We took a closer look at the Georgia law in question and a closer look at the Confederate monuments right here in Central Georgia.
Warner Robins City Attorney Jim Elliott has been dealing with local and state laws for 32 years.
He says Georgia law leaves little wiggle room for local governments when it comes to removing military monuments, including the Confederacy.
“The statute seems to very specifically deal with removal of, destruction of, defacing of, covering if, I think that was very interesting,” Elliott said in his office on Wednesday.
Elliott says a version of the state statute has been on the books since the early 20th century and it was last amended in 2004.
Meaning the monuments in Macon-Bibb and Houston Counties are older than the law itself.
The one in Perry in front of the Old Courthouse says it honors Confederate men from Houston County who lived and died, it was commissioned in 1907.
One in downtown Macon was erected to the memory of the Women of the South, it was dedicated in 1911.
The second one in downtown Macon, which says it honors the men of Bibb County who died fighting for the Confederacy, was erected in the late 1800s and then moved to its current location in the 1950s.
“Those memorials, those various sculptures honoring members of the military or branches of the military are now protected under state law until the statute may be changed, if ever,” Elliott said.
The law says specifically that no publicly owned military monuments can be relocated, removed, concealed, obscured, or altered unless it is to preserve, protect, or help interpretation.
The section of code also says existing public monuments, including Confederate ones, cannot be removed or concealed from public view. Meaning, the monuments can be moved from one piece of public property to another, but cannot be removed entirely and kept from public view.
Elliott says it seems like state legislators knew it would one day be controversial.
Elliott also said it's important for protestors, or others who do not support the monuments, to know that the state preempted local government's action and has basically kept their hands tied when it comes to removing statues and monuments.
Their options are either to move them to other public property or let them stand, they cannot be removed entirely or destroyed.

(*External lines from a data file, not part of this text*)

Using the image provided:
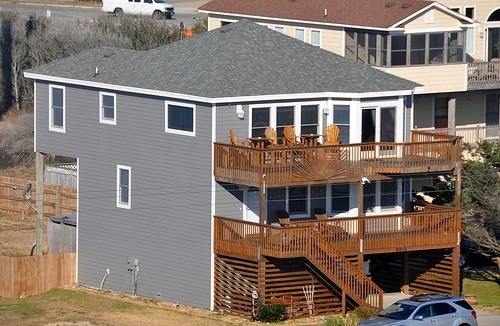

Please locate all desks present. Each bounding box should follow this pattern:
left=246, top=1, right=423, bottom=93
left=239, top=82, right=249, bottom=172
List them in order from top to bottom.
left=299, top=134, right=319, bottom=165
left=245, top=137, right=271, bottom=150
left=291, top=217, right=319, bottom=228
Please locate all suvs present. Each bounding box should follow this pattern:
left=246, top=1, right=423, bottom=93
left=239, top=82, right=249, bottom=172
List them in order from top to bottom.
left=357, top=293, right=479, bottom=326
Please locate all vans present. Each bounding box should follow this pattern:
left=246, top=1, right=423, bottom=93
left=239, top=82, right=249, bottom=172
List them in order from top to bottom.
left=102, top=0, right=173, bottom=20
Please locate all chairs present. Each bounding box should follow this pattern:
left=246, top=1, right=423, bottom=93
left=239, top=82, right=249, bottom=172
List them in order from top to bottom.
left=323, top=124, right=342, bottom=162
left=283, top=126, right=305, bottom=166
left=264, top=127, right=286, bottom=168
left=230, top=130, right=250, bottom=152
left=314, top=208, right=342, bottom=241
left=276, top=210, right=295, bottom=238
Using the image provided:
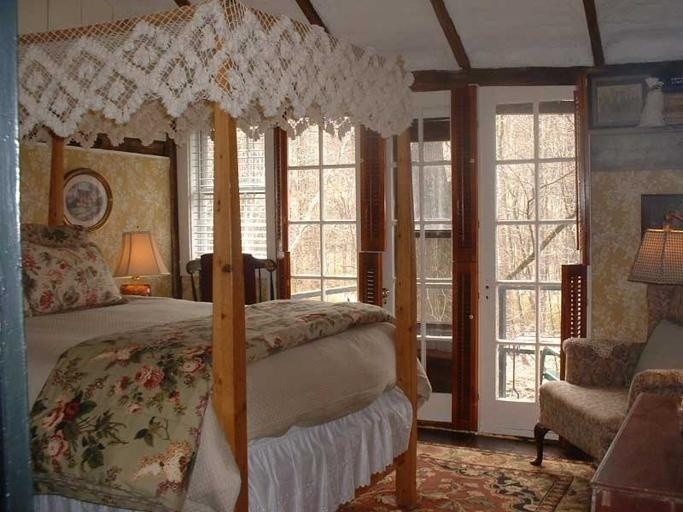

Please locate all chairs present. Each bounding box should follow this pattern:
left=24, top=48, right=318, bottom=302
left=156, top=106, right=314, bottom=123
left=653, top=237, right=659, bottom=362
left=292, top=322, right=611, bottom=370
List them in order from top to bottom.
left=185, top=253, right=278, bottom=306
left=529, top=282, right=682, bottom=467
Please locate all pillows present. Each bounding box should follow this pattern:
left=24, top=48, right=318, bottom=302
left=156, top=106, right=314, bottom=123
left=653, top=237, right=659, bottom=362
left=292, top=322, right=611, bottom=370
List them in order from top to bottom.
left=18, top=222, right=129, bottom=317
left=633, top=319, right=682, bottom=377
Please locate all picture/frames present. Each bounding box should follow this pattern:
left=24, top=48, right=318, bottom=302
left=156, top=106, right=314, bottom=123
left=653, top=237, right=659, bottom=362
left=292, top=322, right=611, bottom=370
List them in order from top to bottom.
left=587, top=71, right=652, bottom=128
left=61, top=168, right=114, bottom=232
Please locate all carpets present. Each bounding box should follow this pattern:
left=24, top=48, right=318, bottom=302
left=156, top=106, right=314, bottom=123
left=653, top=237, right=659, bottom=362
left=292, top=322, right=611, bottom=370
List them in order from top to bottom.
left=337, top=441, right=597, bottom=512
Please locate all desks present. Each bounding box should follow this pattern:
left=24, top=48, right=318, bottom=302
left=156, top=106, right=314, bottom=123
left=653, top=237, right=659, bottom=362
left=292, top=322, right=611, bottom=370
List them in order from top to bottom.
left=588, top=392, right=683, bottom=512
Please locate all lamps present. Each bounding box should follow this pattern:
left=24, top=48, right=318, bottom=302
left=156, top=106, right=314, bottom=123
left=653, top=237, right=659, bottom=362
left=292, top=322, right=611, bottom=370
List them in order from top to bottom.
left=626, top=207, right=683, bottom=285
left=112, top=225, right=172, bottom=298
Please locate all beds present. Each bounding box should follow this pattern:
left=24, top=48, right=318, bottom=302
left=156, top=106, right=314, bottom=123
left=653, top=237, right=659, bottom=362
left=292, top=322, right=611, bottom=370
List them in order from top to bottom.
left=15, top=0, right=433, bottom=512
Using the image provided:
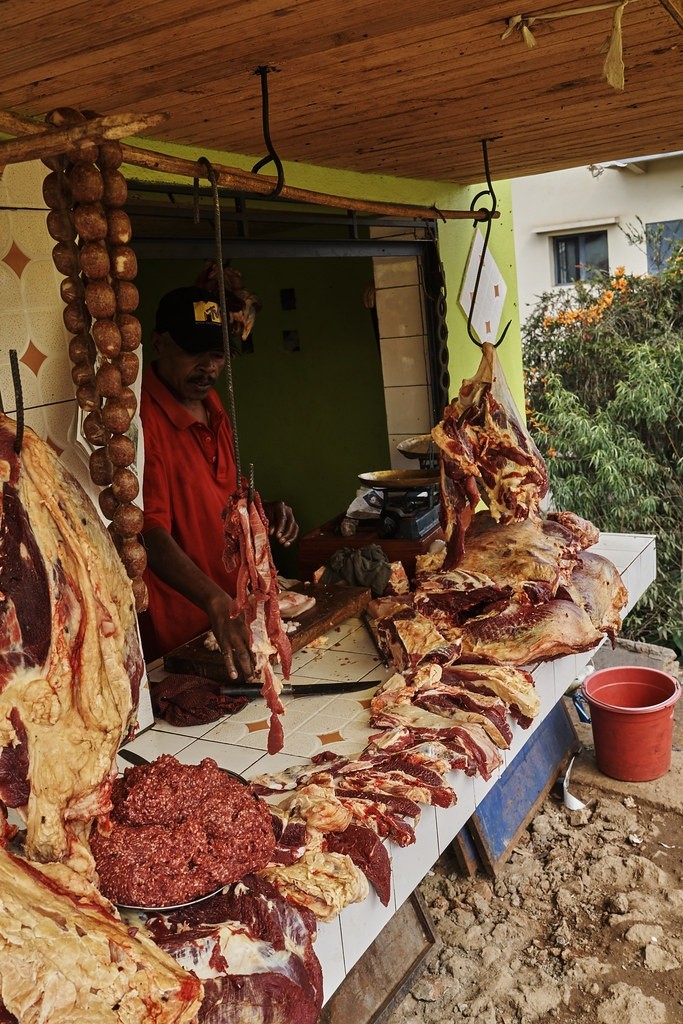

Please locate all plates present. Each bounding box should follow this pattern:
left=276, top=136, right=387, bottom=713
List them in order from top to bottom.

The following is a portion of the state law:
(2) No publicly owned monument or memorial erected, constructed, created, or maintained on the public property of this state or its agencies, departments, authorities, or instrumentalities in honor of the military service of any past or present military personnel of this state, the United States of America or the several states thereof, or the Confederate States of America or the several states thereof shall be relocated, removed, concealed, obscured, or altered in any fashion; provided, however, that appropriate measures for the preservation, protection, and interpretation of such monuments or memorials shall not be prohibited.